Intimement mêlés, l’œuvre et la vie de Mandelbaum, qui se définissait comme un « jeune errant ivre, obsédé de mort », se distinguent par leur violence.

« [Ses] dessins posent un imaginaire sur le papier, une pensée en action dont se dégage une composition réfléchie tout en laissant cours à une large part d’aléatoire dans le processus artistique, expliquent les deux commissaires de l’exposition. Il en résulte un travail post-expressionniste, provoquant, marqué par la volonté d’offenser. Ces travaux composites, au processus rapide, direct, saccadé font de Mandelbaum un artiste en pleine résonance avec l’immédiateté contemporaine. »

Ce printemps, l’artiste avait pour la première fois investi les murs d’une grande institution – le Centre Pompidou, à Paris. L’exposition présentée à Bruxelles, qui compte une centaine d’œuvres, est non seulement différente par sa présentation, mais compte en plus une vingtaine de peintures qui n’ont pas été présentées à Paris. Elle propose également « une série d’œuvres plus transgressives, qui associent images de la déportation et pornographie ».

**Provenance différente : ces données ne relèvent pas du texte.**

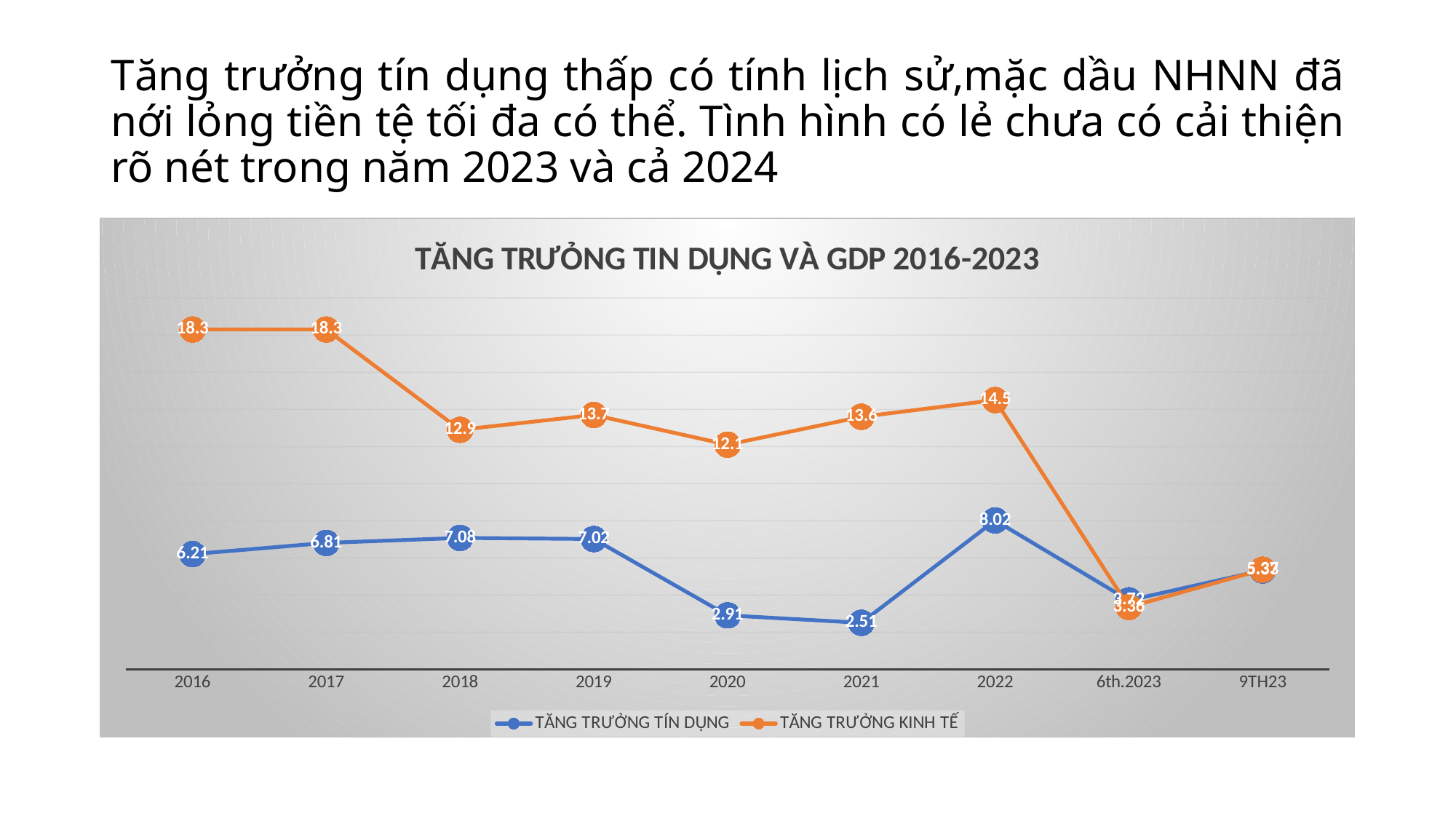
Which is larger, TĂNG TRƯỞNG TÍN DỤNG in 2018 or in 2019? 2018 How many series does the legend list? 2 In which category is TĂNG TRƯỞNG KINH TẾ lowest? 6th.2023 What kind of chart is shown on the slide? line chart What is the difference between TĂNG TRƯỞNG KINH TẾ and TĂNG TRƯỞNG TÍN DỤNG in 2022? 6.48 Does TĂNG TRƯỞNG KINH TẾ rise or fall from 2017 to 2018? fall What is the value of TĂNG TRƯỞNG TÍN DỤNG in 2021? 2.51 In which year does TĂNG TRƯỞNG TÍN DỤNG reach its highest value? 2022 What is the value of TĂNG TRƯỞNG TÍN DỤNG in 2016? 6.21 What is the value of TĂNG TRƯỞNG KINH TẾ in 2020? 12.1 What is the title of the chart? TĂNG TRƯỞNG TIN DỤNG VÀ GDP 2016-2023 How many categories are shown on the x axis? 9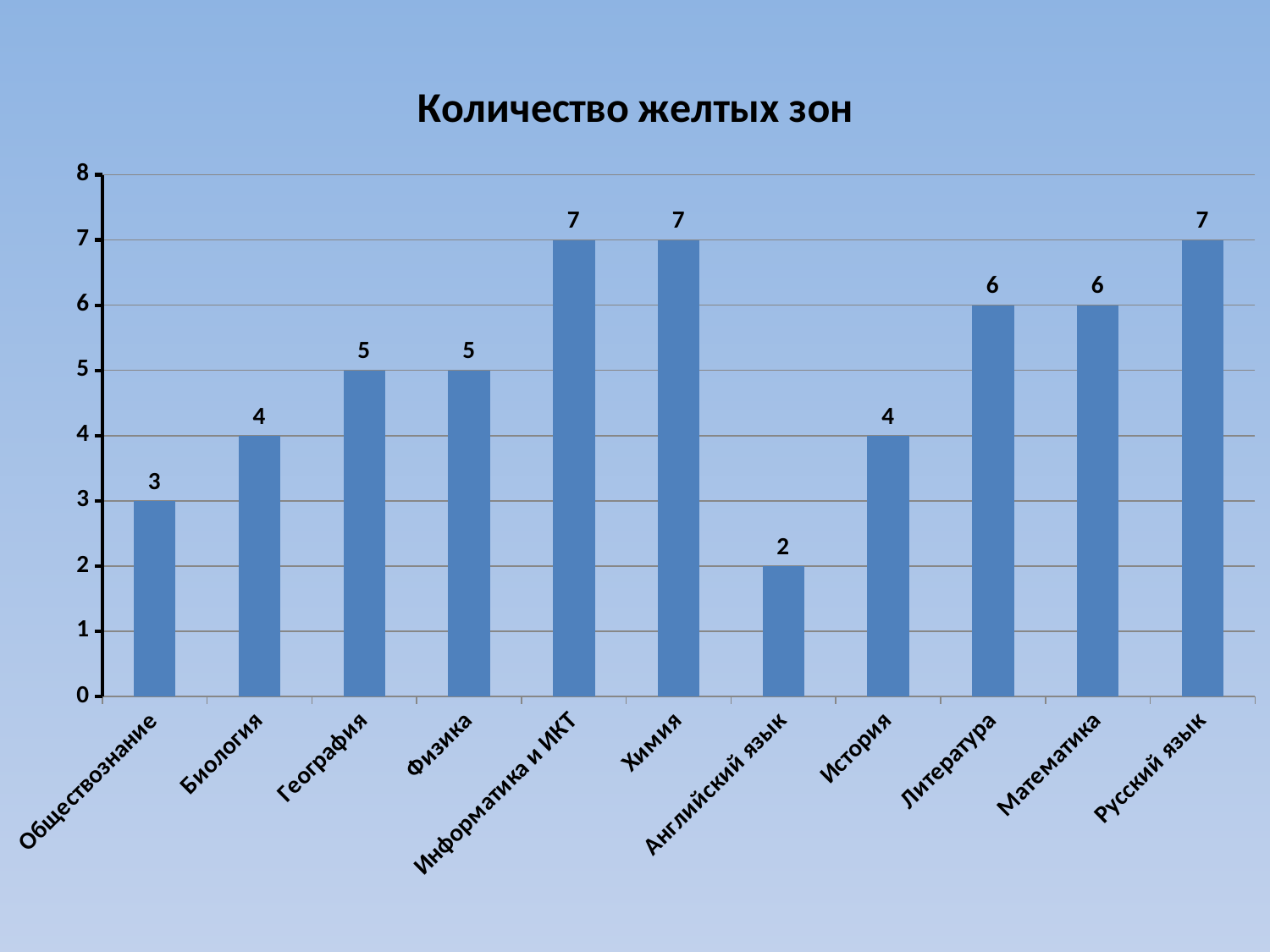
How many categories are shown on the x axis? 11 What is the value for Биология? 4 Which category has the lowest value? Английский язык What is the value for Русский язык? 7 What is the title of the chart? Количество желтых зон What is the value for Английский язык? 2 What is the difference between the values for Химия and Обществознание? 4 What kind of chart is this? bar chart Is the value for Математика greater or less than 5? greater What is the value for Литература? 6 What is the difference between the values for Информатика и ИКТ and Английский язык? 5 Which is larger, the value for География or the value for История? География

Face à la volonté d’offenser de Mandelbaum, le Musée juif de Bruxelles s’excuse presque et rappelle être « un espace de tradition et d’ouverture », dont le nouvel espace d’art contemporain entend « interroger, parfois frontalement, le présent ».

Stéphane Mandelbaum, Portrait de José, 1985. Mine graphite sur papier. 160,5 x 134 cm. Collection Antoine de Galbert, Paris. © Célia Pernot

Souvent comparé à Jean-Michel Basquiat – qui a touché le sommet tandis que Mandelbaum restait quasi inconnu –, il semblerait que le criminel raté et vrai artiste qu’il était ait, avec ces expositions, enfin réussi à prendre sa revanche sur le monde de l’art.

Exposition « Stéphane Mandelbaum – The inner demons of an 80’s provocative artist », du 14 juin au 22 septembre 2019, au Musée juif de Belgique, 21, rue des Minimes, à Bruxelles. Tarif plein : 10 euros. De nombreuses œuvres sont également à découvrir sur le site consacré à l’artiste.